The Jerusalem Post has a point. President Bush may understand more clearly than his predecessors the nature of the threat to Israel's security. The attacks of Sept. 11 brought home to him the similarities between the two democracies. Along with most Americans, the Bush administration now grasps how the freedoms of an open society leave it vulnerable to assault. If America is duty-bound to strike the bases of those who threaten its security, no matter how far they are from its shores, then Israel, too, which constitutes the fighting front line in the war against terror, must root out the terrorists within and along its borders.
Yet the White House still cannot bring itself to admit the true nature of the aggression against Israel. It still tends to treat the regional crisis as "a conflict of two people over one land" that can be resolved by the creation of a Palestinian state. According to this view, since Jews and Arabs both lay claim to the same territory of Israel-Palestine, some division of the territory between will bring about a peaceful resolution. This is the assumption behind the "road map" the president presented at the recent meetings in Egypt and Jordan, inviting the Palestinians to halt their terror and Israel to withdraw some of its settlements from the disputed lands.

* _Given data_:
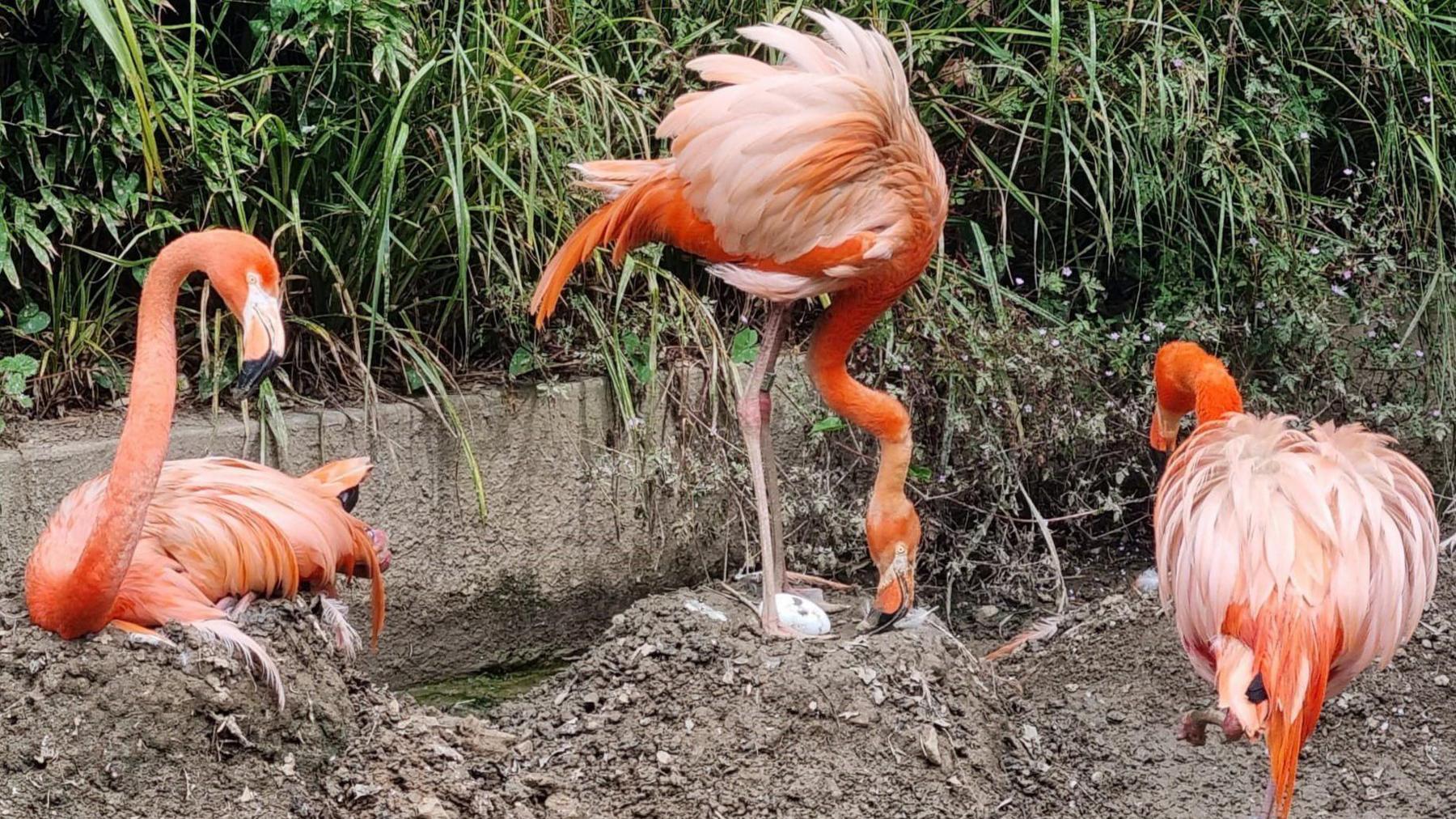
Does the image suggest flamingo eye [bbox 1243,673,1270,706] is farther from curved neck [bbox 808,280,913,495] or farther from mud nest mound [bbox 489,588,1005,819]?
curved neck [bbox 808,280,913,495]

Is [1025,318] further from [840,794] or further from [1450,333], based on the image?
[840,794]

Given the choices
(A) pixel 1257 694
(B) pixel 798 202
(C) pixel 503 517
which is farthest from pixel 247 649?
(A) pixel 1257 694

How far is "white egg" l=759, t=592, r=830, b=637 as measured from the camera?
3936mm

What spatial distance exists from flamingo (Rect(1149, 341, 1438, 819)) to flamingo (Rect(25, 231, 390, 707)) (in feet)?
6.08

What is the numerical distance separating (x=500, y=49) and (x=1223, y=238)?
2.42 meters

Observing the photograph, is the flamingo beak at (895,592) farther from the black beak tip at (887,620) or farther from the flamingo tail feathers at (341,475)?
the flamingo tail feathers at (341,475)

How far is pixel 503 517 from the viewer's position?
4324mm

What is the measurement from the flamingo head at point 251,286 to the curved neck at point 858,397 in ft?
4.97

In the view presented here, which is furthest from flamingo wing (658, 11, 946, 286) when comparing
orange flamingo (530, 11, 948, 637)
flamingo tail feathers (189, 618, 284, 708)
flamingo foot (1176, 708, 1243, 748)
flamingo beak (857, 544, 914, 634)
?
flamingo tail feathers (189, 618, 284, 708)

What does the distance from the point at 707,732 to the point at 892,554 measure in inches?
27.6

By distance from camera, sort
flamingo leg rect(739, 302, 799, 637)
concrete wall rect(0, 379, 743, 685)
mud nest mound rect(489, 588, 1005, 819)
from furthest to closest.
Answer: concrete wall rect(0, 379, 743, 685) < flamingo leg rect(739, 302, 799, 637) < mud nest mound rect(489, 588, 1005, 819)

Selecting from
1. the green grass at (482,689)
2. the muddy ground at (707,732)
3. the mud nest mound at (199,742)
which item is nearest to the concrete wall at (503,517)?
the green grass at (482,689)

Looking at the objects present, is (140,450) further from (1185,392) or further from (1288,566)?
(1185,392)

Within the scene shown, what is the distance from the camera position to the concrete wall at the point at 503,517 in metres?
4.09
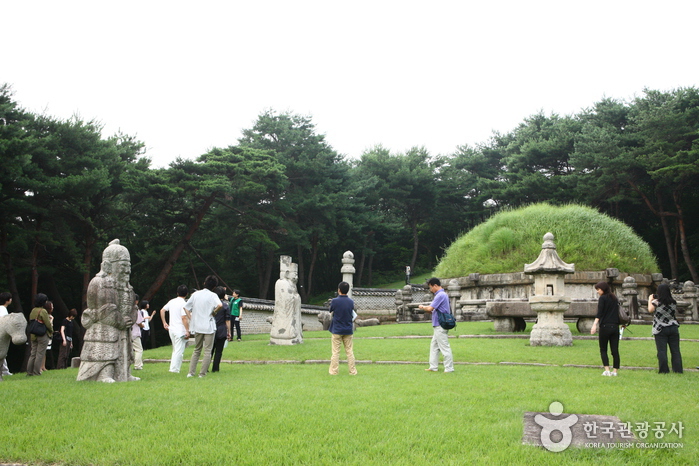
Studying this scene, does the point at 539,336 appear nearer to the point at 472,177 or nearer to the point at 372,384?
the point at 372,384

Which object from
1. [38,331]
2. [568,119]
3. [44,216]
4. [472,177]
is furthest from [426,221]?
[38,331]

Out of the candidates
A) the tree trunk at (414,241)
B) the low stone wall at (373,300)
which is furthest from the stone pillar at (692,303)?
the tree trunk at (414,241)

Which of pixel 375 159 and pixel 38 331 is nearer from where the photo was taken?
pixel 38 331

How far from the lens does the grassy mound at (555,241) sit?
21.9m

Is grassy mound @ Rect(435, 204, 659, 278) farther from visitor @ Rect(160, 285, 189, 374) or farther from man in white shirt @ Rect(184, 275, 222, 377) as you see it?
man in white shirt @ Rect(184, 275, 222, 377)

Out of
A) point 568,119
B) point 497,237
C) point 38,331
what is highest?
point 568,119

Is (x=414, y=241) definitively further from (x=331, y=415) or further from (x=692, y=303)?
(x=331, y=415)

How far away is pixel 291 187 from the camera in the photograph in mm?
35844

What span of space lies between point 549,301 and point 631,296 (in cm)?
860

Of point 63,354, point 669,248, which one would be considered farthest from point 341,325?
point 669,248

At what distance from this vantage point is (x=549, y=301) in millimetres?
12664

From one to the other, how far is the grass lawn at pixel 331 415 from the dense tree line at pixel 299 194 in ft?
51.9

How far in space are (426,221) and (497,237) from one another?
1985cm

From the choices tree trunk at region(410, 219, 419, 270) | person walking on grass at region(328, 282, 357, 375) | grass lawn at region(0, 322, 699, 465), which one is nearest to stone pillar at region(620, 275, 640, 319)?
grass lawn at region(0, 322, 699, 465)
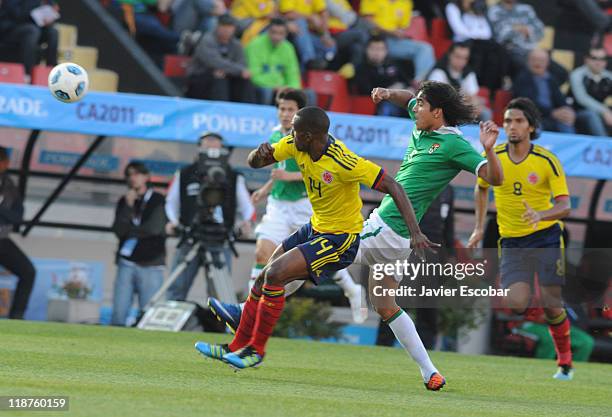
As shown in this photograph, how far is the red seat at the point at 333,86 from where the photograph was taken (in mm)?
17422

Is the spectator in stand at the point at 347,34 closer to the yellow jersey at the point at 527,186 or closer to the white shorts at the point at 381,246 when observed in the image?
the yellow jersey at the point at 527,186

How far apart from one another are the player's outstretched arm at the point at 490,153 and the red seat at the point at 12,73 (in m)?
8.26

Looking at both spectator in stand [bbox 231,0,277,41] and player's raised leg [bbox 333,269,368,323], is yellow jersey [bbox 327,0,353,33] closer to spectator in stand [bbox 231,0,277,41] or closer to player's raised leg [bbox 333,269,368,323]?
spectator in stand [bbox 231,0,277,41]

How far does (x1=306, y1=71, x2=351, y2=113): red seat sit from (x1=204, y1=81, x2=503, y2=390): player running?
805cm

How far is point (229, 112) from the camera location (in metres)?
14.3

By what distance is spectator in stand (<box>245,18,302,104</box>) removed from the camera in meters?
16.9

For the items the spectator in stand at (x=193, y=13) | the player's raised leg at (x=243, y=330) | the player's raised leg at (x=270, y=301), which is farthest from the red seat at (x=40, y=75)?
the player's raised leg at (x=270, y=301)

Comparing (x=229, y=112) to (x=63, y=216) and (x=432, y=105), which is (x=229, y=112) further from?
(x=432, y=105)

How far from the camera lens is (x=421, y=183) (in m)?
9.21

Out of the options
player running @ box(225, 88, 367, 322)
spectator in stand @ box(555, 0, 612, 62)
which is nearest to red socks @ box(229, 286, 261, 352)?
player running @ box(225, 88, 367, 322)

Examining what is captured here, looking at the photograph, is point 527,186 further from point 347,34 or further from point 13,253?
point 347,34

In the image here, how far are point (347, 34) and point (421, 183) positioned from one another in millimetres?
9506

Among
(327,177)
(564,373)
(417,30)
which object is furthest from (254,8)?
(327,177)

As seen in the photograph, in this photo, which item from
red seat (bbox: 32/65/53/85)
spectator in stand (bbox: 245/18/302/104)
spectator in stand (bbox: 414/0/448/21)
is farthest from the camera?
spectator in stand (bbox: 414/0/448/21)
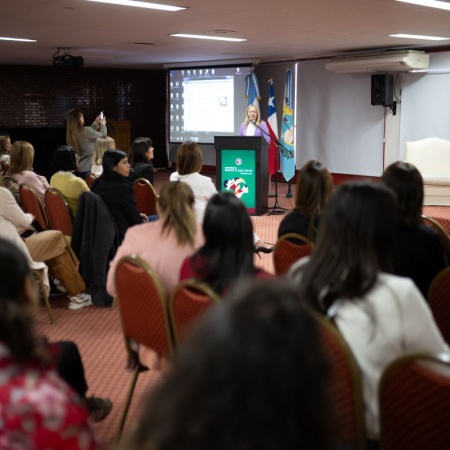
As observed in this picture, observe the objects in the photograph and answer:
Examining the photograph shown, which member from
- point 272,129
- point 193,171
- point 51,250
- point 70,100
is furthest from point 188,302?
point 70,100

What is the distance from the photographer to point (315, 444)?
0.74 meters

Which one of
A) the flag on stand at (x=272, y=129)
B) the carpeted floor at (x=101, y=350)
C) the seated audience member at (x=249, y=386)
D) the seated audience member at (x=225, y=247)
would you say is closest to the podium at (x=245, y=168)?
the flag on stand at (x=272, y=129)

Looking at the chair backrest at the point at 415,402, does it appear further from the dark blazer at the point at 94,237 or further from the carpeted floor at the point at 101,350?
the dark blazer at the point at 94,237

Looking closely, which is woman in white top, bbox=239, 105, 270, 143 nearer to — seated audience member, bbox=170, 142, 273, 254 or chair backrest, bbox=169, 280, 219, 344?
seated audience member, bbox=170, 142, 273, 254

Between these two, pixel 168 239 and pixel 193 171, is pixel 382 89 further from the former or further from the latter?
pixel 168 239

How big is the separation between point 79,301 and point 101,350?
0.94 metres

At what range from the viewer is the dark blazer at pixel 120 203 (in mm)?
4555

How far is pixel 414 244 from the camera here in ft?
8.12

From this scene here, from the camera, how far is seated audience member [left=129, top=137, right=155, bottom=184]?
6.03 m

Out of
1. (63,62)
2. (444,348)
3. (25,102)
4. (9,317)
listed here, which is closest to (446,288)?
(444,348)

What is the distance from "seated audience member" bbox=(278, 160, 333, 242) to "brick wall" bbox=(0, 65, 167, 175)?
35.0 feet

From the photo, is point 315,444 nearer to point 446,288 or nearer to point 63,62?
point 446,288

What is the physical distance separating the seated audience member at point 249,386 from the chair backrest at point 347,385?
756mm

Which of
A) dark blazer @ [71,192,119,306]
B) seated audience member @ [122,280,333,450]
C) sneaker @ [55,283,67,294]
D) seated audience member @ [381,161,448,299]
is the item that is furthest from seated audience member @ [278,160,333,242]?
seated audience member @ [122,280,333,450]
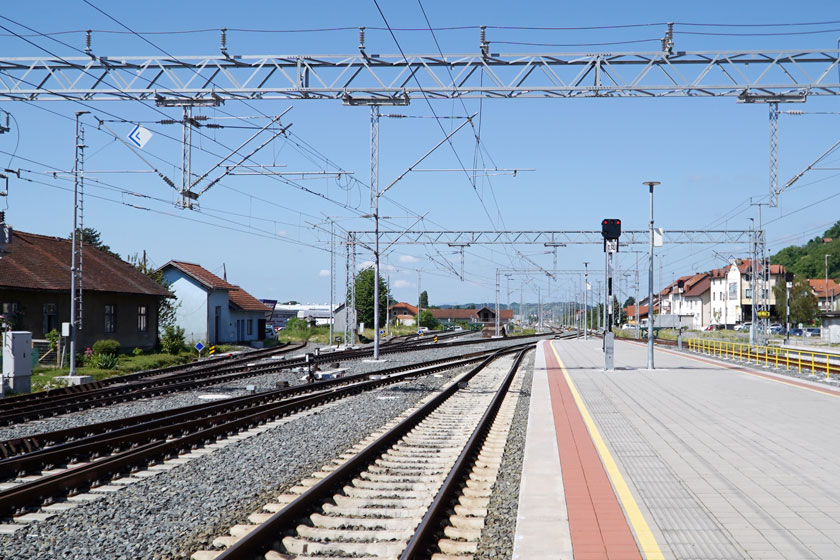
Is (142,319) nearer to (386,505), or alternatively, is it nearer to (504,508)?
(386,505)

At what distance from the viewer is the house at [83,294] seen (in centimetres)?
2992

* _Work order_: Translate this sentence from the passage on U.S. policy toward Israel into Spanish: "Yet the White House still cannot bring itself to admit the true nature of the aggression against Israel."

* _Solution to the exercise_: Sin embargo, la Casa Blanca todavía no se decide a admitir la verdadera naturaleza de la agresión contra Israel.